Immunogenicity of the mutable vaccine

For what may be obvious reasons, we have yet to determine whether and to which extent the mutable vaccine can protect against a mutating pathogen. Testing efficacy of the mutable vaccine will be far more challenging than testing efficacy of conventional vaccines because the evolution of vaccine-originated variants will vary over time in each immunized subject and in cohorts of immunized individuals and it will be difficult or impossible to know a priori which variants would have evoked manifestly protective immunity. The same challenges will impede optimization of dosage and route (e.g., subcutaneous vs mucosal), which may be needed to ascertain efficacy. We have ascertained the vaccine prototype evokes antigen specific B-cell and T-cell responses, but determining whether those responses, once optimized, can protect against or can slow evolution of a mutable organism likely cannot be predicted by analysis of antibody affinity or virus neutralization and might rather depend on more complex in vivo analysis of viral persistence and pathogenicity.

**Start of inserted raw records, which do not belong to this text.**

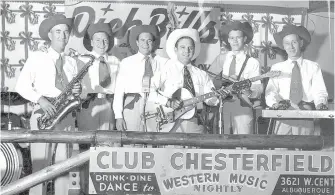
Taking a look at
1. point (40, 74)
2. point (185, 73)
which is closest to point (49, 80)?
point (40, 74)

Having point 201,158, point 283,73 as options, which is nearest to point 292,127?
point 283,73

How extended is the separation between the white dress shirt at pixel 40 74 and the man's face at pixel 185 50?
995mm

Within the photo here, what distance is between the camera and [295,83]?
482cm

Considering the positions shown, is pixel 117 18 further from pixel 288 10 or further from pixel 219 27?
pixel 288 10

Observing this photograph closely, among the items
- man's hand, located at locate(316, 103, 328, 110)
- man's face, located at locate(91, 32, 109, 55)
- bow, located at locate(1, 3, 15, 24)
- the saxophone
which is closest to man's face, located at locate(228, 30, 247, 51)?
man's hand, located at locate(316, 103, 328, 110)

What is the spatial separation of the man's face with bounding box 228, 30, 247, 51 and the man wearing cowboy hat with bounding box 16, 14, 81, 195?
4.93 ft

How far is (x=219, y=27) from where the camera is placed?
4.69 m

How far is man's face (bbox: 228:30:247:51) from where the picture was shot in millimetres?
4729

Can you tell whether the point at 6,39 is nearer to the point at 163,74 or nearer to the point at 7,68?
the point at 7,68

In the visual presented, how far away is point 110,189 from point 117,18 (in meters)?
1.57

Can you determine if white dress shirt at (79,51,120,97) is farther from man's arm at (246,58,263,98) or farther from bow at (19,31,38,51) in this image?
man's arm at (246,58,263,98)

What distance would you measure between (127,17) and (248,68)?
125 centimetres

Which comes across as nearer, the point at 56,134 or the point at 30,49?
the point at 56,134

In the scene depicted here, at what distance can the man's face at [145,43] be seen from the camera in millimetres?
4687
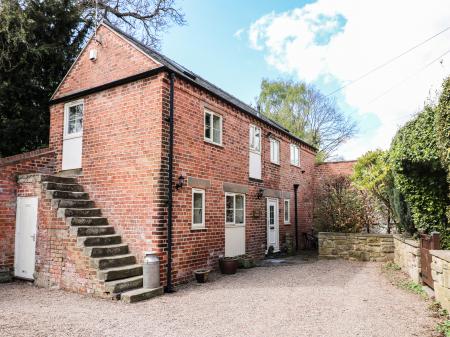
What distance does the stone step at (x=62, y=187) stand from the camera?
860 centimetres

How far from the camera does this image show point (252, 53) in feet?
49.6

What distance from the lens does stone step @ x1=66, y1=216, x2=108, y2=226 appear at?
26.2ft

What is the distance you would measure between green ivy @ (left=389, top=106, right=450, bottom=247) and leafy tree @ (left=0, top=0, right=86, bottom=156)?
42.3ft

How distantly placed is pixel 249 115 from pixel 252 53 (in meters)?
4.18

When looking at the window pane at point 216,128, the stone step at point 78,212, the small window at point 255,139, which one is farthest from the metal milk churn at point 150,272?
the small window at point 255,139

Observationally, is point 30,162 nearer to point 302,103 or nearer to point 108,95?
point 108,95

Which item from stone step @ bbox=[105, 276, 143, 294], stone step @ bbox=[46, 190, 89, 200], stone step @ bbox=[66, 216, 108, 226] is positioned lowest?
stone step @ bbox=[105, 276, 143, 294]

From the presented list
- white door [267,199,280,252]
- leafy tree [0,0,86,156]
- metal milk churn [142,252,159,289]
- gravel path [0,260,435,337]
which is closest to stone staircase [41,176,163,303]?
metal milk churn [142,252,159,289]

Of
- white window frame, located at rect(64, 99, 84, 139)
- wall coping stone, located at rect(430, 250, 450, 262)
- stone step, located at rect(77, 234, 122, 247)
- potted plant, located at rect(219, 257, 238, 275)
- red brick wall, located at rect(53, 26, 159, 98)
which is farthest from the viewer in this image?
white window frame, located at rect(64, 99, 84, 139)

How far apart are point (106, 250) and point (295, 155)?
11.7 meters

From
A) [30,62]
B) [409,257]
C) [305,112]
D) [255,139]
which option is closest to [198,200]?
[255,139]

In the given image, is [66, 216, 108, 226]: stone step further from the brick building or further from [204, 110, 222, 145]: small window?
[204, 110, 222, 145]: small window

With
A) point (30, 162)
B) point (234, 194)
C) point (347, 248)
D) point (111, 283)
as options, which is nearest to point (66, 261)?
point (111, 283)

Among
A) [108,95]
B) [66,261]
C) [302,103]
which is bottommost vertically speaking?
[66,261]
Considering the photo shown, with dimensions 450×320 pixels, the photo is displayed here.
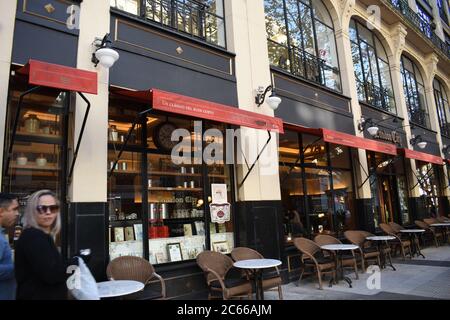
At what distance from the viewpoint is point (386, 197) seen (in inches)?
493

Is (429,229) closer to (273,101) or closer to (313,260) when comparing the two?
(313,260)

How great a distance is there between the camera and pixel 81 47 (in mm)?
5223

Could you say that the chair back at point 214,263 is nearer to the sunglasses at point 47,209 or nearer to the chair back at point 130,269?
the chair back at point 130,269

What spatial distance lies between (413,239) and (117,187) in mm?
8981

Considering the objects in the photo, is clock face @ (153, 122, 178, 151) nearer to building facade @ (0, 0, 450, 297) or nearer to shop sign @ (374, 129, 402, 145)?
building facade @ (0, 0, 450, 297)

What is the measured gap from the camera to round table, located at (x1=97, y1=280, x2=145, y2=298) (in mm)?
3793

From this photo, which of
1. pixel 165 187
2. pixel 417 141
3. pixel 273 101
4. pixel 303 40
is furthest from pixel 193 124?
pixel 417 141

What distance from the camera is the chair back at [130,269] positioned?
192 inches

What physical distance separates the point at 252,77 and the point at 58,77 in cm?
446

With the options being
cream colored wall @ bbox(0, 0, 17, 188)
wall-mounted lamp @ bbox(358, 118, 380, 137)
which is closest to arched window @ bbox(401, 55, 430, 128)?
wall-mounted lamp @ bbox(358, 118, 380, 137)

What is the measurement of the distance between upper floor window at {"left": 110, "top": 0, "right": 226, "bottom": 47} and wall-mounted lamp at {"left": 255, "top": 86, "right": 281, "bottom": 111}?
51.7 inches

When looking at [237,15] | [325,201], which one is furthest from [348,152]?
[237,15]
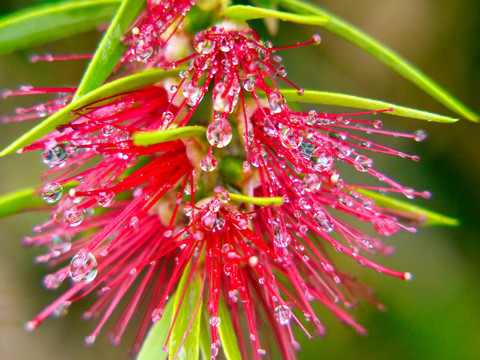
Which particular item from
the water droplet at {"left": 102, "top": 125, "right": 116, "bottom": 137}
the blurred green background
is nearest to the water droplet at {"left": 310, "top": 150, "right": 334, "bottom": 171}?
the water droplet at {"left": 102, "top": 125, "right": 116, "bottom": 137}

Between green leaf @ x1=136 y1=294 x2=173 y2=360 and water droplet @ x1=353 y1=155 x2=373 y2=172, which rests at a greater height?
water droplet @ x1=353 y1=155 x2=373 y2=172

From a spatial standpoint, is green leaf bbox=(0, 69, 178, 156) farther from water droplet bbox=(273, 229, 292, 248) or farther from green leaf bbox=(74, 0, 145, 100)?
water droplet bbox=(273, 229, 292, 248)

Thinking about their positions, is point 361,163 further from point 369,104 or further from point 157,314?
point 157,314

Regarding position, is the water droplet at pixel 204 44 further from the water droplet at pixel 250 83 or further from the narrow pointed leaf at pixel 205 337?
the narrow pointed leaf at pixel 205 337

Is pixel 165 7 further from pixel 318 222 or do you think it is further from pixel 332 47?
pixel 332 47

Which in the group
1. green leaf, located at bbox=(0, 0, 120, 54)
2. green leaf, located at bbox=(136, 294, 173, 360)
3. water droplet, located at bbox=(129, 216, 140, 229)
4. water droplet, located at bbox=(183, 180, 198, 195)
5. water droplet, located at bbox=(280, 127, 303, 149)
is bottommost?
green leaf, located at bbox=(136, 294, 173, 360)

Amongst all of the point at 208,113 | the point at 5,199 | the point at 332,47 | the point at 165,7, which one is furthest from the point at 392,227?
the point at 332,47
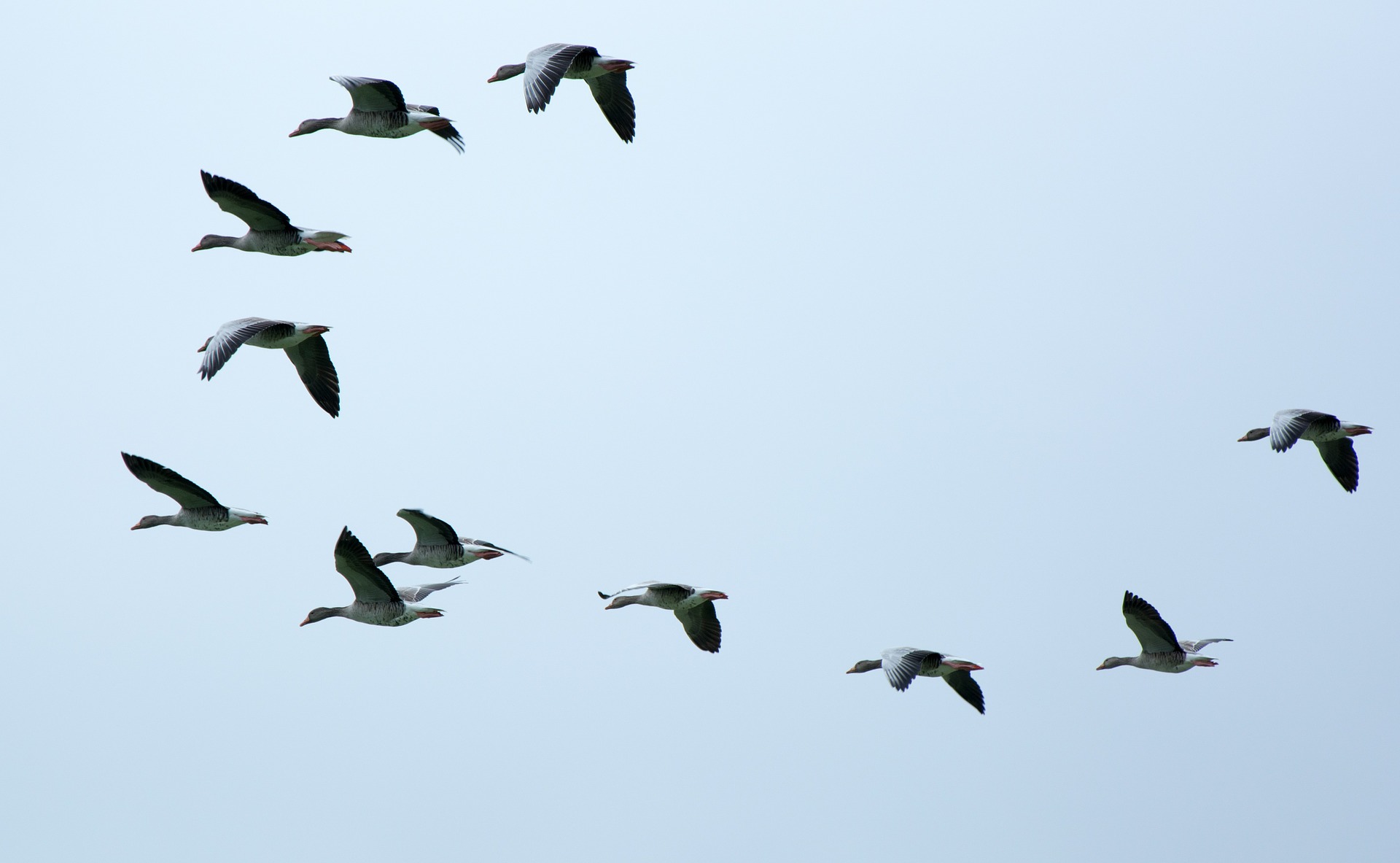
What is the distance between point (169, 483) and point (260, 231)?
334 centimetres

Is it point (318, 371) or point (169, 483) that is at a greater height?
point (318, 371)

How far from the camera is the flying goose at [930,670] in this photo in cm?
1823

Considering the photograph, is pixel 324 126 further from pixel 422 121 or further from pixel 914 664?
pixel 914 664

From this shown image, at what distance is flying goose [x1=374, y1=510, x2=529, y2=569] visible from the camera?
62.8 feet

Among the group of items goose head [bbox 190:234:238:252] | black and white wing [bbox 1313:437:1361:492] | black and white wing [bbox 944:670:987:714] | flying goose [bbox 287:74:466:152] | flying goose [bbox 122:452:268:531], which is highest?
flying goose [bbox 287:74:466:152]

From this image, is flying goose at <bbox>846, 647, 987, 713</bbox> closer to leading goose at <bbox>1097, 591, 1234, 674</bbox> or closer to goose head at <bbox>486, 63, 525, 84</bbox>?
leading goose at <bbox>1097, 591, 1234, 674</bbox>

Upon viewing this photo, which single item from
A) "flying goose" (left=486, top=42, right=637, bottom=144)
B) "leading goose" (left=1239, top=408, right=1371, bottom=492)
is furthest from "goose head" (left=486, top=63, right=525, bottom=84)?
"leading goose" (left=1239, top=408, right=1371, bottom=492)

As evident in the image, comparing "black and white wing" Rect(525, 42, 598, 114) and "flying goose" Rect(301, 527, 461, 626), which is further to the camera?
"flying goose" Rect(301, 527, 461, 626)

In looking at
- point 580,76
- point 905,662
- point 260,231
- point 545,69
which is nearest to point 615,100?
point 580,76

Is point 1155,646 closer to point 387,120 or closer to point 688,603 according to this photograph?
point 688,603

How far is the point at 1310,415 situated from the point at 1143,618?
4002 mm

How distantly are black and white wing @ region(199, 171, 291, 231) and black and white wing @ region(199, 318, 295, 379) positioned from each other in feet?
4.38

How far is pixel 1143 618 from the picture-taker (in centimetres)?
1972

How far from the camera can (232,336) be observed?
17.3m
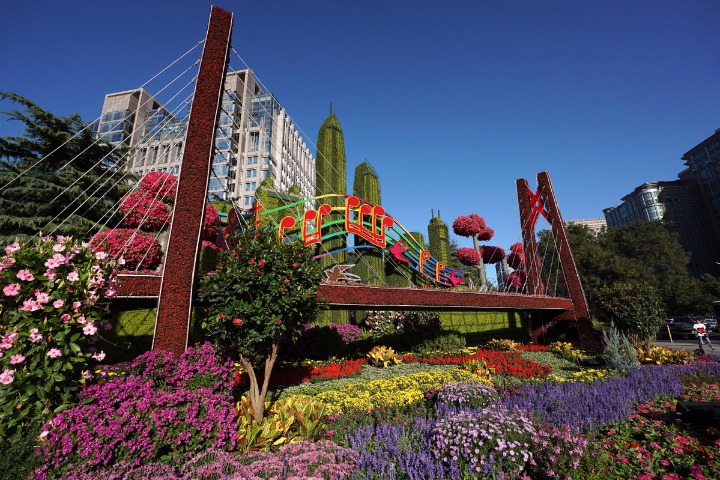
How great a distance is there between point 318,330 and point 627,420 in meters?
11.2

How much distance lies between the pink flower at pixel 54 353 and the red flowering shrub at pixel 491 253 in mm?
21774

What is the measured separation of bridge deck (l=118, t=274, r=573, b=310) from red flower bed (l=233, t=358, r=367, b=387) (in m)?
2.21

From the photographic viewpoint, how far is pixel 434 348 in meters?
16.0

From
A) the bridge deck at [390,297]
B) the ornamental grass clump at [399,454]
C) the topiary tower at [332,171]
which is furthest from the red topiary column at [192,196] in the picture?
the topiary tower at [332,171]

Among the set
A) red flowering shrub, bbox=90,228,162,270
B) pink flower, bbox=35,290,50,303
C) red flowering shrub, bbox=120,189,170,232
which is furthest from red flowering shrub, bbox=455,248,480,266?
pink flower, bbox=35,290,50,303

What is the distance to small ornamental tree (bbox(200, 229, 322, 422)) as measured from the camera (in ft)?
20.9

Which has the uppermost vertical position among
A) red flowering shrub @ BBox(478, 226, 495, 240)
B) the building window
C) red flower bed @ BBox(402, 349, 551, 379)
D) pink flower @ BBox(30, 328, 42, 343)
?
the building window

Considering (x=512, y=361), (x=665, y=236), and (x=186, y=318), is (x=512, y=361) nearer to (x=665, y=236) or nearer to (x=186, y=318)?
(x=186, y=318)

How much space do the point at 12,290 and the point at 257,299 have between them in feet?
11.4

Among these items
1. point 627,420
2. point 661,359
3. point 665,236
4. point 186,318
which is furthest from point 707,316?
point 186,318

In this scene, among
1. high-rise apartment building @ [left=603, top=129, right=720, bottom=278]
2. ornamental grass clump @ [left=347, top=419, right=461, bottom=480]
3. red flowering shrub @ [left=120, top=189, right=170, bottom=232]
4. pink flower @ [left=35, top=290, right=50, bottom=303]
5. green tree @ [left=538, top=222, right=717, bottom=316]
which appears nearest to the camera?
ornamental grass clump @ [left=347, top=419, right=461, bottom=480]

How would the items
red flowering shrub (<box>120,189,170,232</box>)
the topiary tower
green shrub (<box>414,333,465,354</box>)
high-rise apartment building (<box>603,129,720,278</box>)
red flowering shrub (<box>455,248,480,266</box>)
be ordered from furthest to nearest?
1. high-rise apartment building (<box>603,129,720,278</box>)
2. red flowering shrub (<box>455,248,480,266</box>)
3. the topiary tower
4. green shrub (<box>414,333,465,354</box>)
5. red flowering shrub (<box>120,189,170,232</box>)

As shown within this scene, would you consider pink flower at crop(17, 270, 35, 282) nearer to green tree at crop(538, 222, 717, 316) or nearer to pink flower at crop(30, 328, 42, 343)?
pink flower at crop(30, 328, 42, 343)

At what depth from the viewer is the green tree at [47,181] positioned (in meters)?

We have determined that the mutable vaccine elicits detectable anti-Env antibody responses (Figure 4). After delivery of the vaccine to mice, we measured by ELISA YU-2 Env-specific antibodies in serum at various times thereafter. For the ELISA, YU-2 Env was immobilized onto hCD4-coated plates and binding of antibodies in serial dilutions of sera obtained before and after vaccination assayed using goat antimouse IgG–HRP conjugated. We do not know whether these antibody levels or the affinity of these antibodies would confer protection. Or do we know the levels or affinities of interaction between anti-ENV antibodies and ENV variants. However, titers approximately at this magnitude, whether or not protective, have been taken to indicate positive responses in clinical trials of ENV peptide vaccines [47].

Figure 4. . Antibody response to the mutable vaccine.

Figure 4. 

Open in a new tab

Mice vaccinated with tumor B cells expressing the mutable vaccine produce anti-ENV antibodies. The levels of anti-ENV antibodies before and after vaccination were measured using a capture ELISA and displayed as absorbance (y-axis) versus dilution (x-axis). Gray indicates post-immune sera and black pre-immune sera. The graph is representative of five independent experiments.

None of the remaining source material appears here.